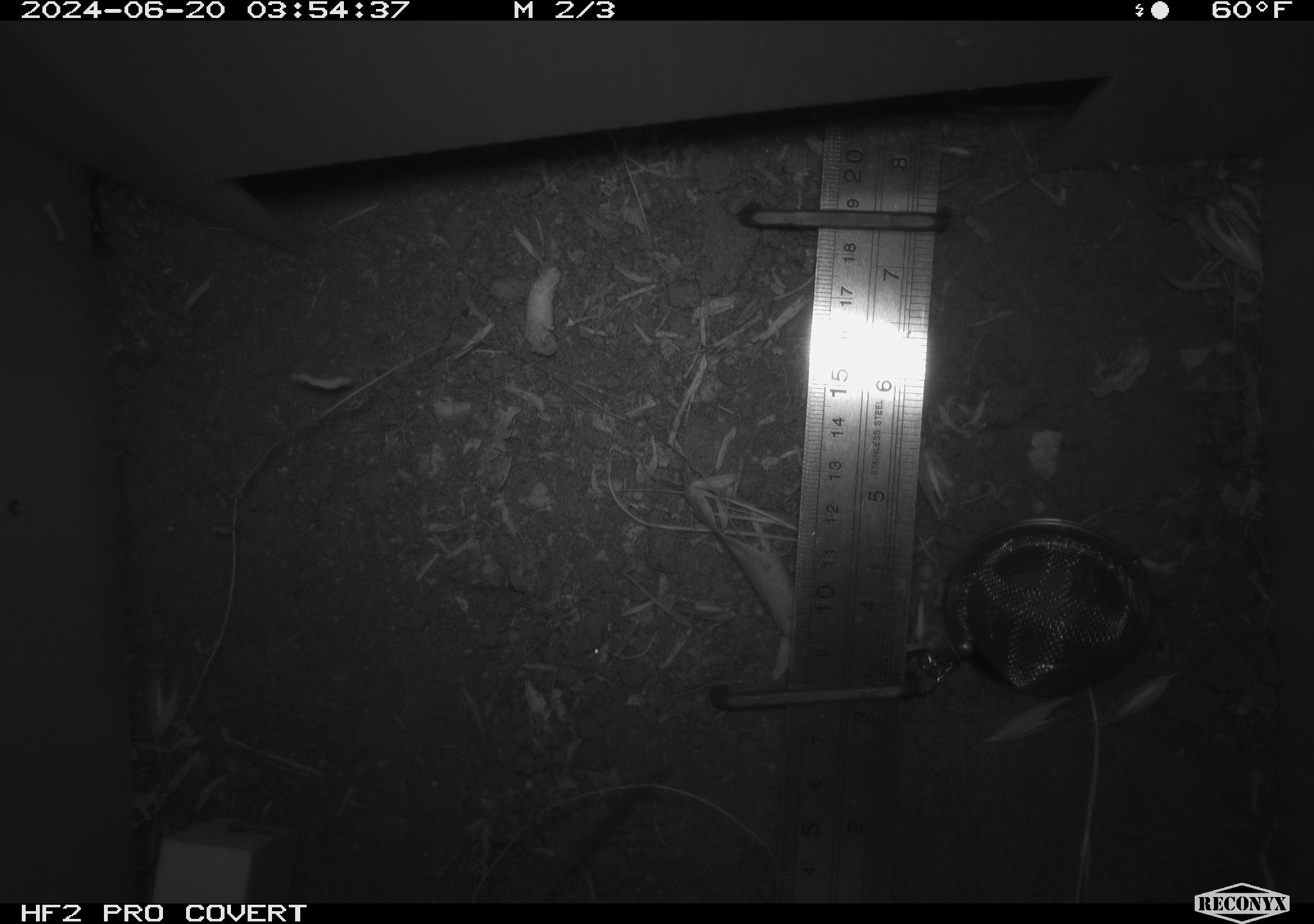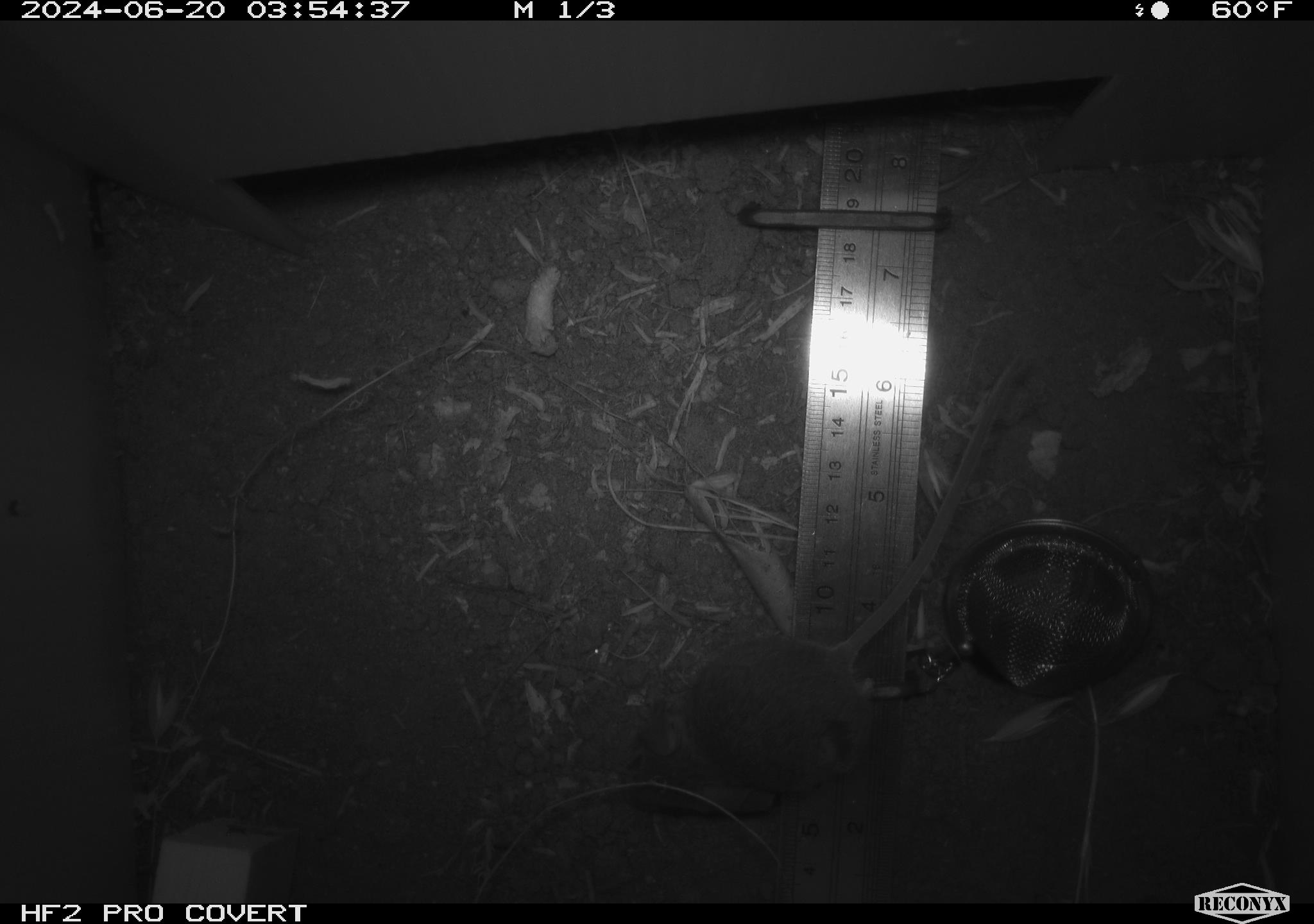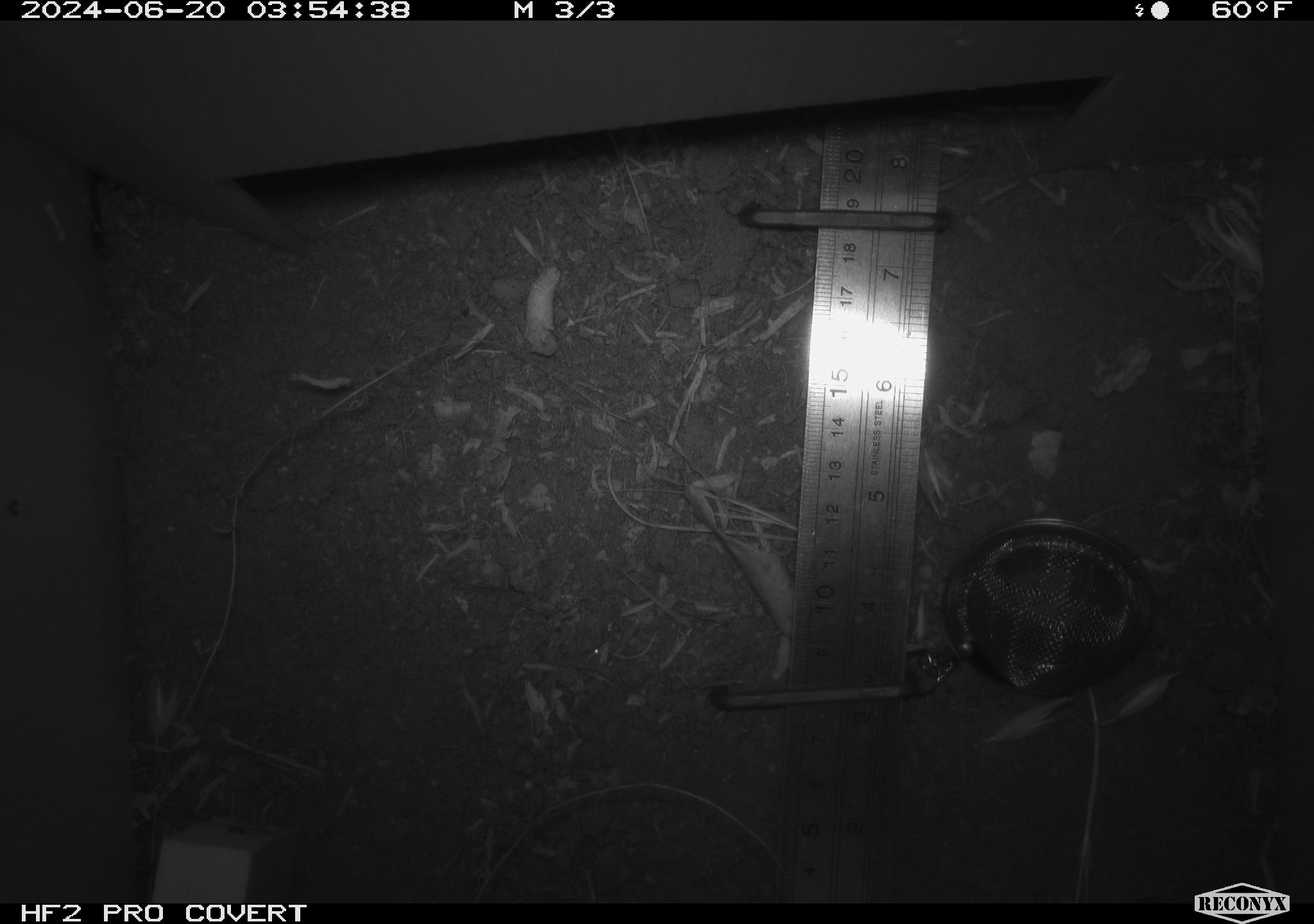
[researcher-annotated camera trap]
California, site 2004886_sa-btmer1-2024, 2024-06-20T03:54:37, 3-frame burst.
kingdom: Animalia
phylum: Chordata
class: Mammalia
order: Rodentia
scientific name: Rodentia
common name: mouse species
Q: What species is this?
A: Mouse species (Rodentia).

Exercise directions:
Only the lines from the one containing "phylum: Chordata" to the end of the records should be repeated, exactly as they appear.

Worked solution:
phylum: Chordata
class: Mammalia
order: Rodentia
scientific name: Rodentia
common name: mouse species
Q: What species is this?
A: Mouse species (Rodentia).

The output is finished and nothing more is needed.